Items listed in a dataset

▼▼▼

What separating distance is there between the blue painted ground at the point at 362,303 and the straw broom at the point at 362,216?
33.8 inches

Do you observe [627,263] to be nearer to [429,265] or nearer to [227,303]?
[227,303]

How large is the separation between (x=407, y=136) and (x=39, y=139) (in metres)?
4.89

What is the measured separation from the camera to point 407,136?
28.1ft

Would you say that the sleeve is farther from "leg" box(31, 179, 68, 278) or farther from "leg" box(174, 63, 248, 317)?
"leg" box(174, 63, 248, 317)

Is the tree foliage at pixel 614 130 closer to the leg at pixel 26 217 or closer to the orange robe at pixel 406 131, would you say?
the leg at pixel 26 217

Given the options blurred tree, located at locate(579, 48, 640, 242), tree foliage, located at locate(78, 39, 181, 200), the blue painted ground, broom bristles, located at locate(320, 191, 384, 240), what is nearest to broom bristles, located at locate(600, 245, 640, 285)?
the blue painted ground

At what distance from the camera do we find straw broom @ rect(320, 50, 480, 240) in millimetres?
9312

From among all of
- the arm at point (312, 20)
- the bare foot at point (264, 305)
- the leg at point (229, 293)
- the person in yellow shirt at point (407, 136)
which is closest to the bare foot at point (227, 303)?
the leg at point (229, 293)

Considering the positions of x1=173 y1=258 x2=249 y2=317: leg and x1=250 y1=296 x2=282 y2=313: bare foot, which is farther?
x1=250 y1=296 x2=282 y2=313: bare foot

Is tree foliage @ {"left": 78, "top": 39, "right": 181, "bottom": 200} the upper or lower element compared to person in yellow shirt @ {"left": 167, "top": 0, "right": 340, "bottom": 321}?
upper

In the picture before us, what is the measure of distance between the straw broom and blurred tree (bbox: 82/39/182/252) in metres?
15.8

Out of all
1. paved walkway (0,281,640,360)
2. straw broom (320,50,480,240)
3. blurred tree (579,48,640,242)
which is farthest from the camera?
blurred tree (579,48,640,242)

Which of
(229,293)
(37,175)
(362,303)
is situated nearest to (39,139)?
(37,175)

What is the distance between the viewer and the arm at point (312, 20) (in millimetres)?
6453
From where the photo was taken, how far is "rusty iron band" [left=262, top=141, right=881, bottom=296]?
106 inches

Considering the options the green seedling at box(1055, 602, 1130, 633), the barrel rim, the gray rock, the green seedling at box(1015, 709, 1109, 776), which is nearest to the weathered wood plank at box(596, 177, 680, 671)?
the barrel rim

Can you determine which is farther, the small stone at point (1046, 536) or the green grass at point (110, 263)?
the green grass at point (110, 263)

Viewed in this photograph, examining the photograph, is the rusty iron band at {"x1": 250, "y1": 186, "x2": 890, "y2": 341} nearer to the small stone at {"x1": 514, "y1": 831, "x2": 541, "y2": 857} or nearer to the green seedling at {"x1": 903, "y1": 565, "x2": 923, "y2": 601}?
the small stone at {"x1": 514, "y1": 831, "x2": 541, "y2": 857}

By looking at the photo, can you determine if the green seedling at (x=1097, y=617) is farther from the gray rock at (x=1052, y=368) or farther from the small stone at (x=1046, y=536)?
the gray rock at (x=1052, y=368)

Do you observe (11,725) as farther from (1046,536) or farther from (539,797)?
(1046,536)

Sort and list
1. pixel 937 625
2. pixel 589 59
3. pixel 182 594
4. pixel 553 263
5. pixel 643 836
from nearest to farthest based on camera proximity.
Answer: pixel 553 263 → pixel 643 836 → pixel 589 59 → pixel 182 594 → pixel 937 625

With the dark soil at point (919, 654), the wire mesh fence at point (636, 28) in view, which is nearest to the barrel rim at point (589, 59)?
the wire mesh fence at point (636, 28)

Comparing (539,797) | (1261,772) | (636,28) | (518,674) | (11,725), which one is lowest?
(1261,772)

▲▲▲

■ REQUEST: Lay out the rows above as a JSON list of strings, one string per line, leaving out the blank lines.

■ IN RESPONSE:
[
  "What separating distance is there between the blue painted ground at the point at 362,303 and the straw broom at the point at 362,216?",
  "33.8 inches",
  "Do you observe [627,263] to be nearer to [429,265] or nearer to [227,303]?",
  "[227,303]",
  "How large is the separation between (x=407, y=136) and (x=39, y=139) (in metres)?",
  "4.89",
  "What is the measured separation from the camera to point 407,136?",
  "28.1ft",
  "Would you say that the sleeve is farther from \"leg\" box(31, 179, 68, 278) or farther from \"leg\" box(174, 63, 248, 317)?",
  "\"leg\" box(174, 63, 248, 317)",
  "Is the tree foliage at pixel 614 130 closer to the leg at pixel 26 217 or closer to the orange robe at pixel 406 131, would you say?",
  "the leg at pixel 26 217",
  "Given the options blurred tree, located at locate(579, 48, 640, 242), tree foliage, located at locate(78, 39, 181, 200), the blue painted ground, broom bristles, located at locate(320, 191, 384, 240), what is nearest to broom bristles, located at locate(600, 245, 640, 285)?",
  "the blue painted ground",
  "At what distance from the camera do we find straw broom @ rect(320, 50, 480, 240) in millimetres?",
  "9312",
  "From among all of",
  "- the arm at point (312, 20)",
  "- the bare foot at point (264, 305)",
  "- the leg at point (229, 293)",
  "- the person in yellow shirt at point (407, 136)",
  "which is closest to the bare foot at point (227, 303)?",
  "the leg at point (229, 293)",
  "Considering the positions of x1=173 y1=258 x2=249 y2=317: leg and x1=250 y1=296 x2=282 y2=313: bare foot, which is farther?",
  "x1=250 y1=296 x2=282 y2=313: bare foot",
  "Is tree foliage @ {\"left\": 78, \"top\": 39, \"right\": 181, \"bottom\": 200} the upper or lower element compared to person in yellow shirt @ {\"left\": 167, \"top\": 0, \"right\": 340, \"bottom\": 321}?",
  "upper",
  "In the picture before us, what is the measure of distance between the straw broom and blurred tree (bbox: 82/39/182/252) in metres?",
  "15.8",
  "Out of all",
  "1. paved walkway (0,281,640,360)",
  "2. straw broom (320,50,480,240)",
  "3. blurred tree (579,48,640,242)",
  "which is farthest from the camera?",
  "blurred tree (579,48,640,242)",
  "Which of",
  "(229,293)",
  "(37,175)",
  "(362,303)",
  "is situated nearest to (39,139)?",
  "(37,175)",
  "What is the distance between the viewer and the arm at point (312, 20) (in millimetres)?",
  "6453",
  "From where the photo was taken, how far is \"rusty iron band\" [left=262, top=141, right=881, bottom=296]?",
  "106 inches",
  "Considering the options the green seedling at box(1055, 602, 1130, 633), the barrel rim, the gray rock, the green seedling at box(1015, 709, 1109, 776), which is nearest to the weathered wood plank at box(596, 177, 680, 671)?",
  "the barrel rim",
  "Can you determine which is farther, the small stone at point (1046, 536) or the green grass at point (110, 263)?",
  "the green grass at point (110, 263)",
  "Viewed in this photograph, examining the photograph, is the rusty iron band at {\"x1\": 250, \"y1\": 186, \"x2\": 890, \"y2\": 341} nearer to the small stone at {\"x1\": 514, \"y1\": 831, \"x2\": 541, \"y2\": 857} or nearer to the green seedling at {\"x1\": 903, \"y1\": 565, \"x2\": 923, \"y2\": 601}?",
  "the small stone at {\"x1\": 514, \"y1\": 831, \"x2\": 541, \"y2\": 857}",
  "By looking at the photo, can you determine if the green seedling at (x=1097, y=617) is farther from the gray rock at (x=1052, y=368) or farther from the small stone at (x=1046, y=536)?",
  "the gray rock at (x=1052, y=368)",
  "Do you observe (11,725) as farther from (1046,536) or farther from (539,797)?",
  "(1046,536)",
  "Sort and list",
  "1. pixel 937 625",
  "2. pixel 589 59",
  "3. pixel 182 594",
  "4. pixel 553 263",
  "5. pixel 643 836",
  "from nearest to farthest based on camera proximity.",
  "Answer: pixel 553 263 → pixel 643 836 → pixel 589 59 → pixel 182 594 → pixel 937 625",
  "With the dark soil at point (919, 654), the wire mesh fence at point (636, 28) in view, which is nearest to the barrel rim at point (589, 59)?",
  "the wire mesh fence at point (636, 28)",
  "Comparing (539,797) | (1261,772) | (636,28) | (518,674) | (11,725), which one is lowest?",
  "(1261,772)"
]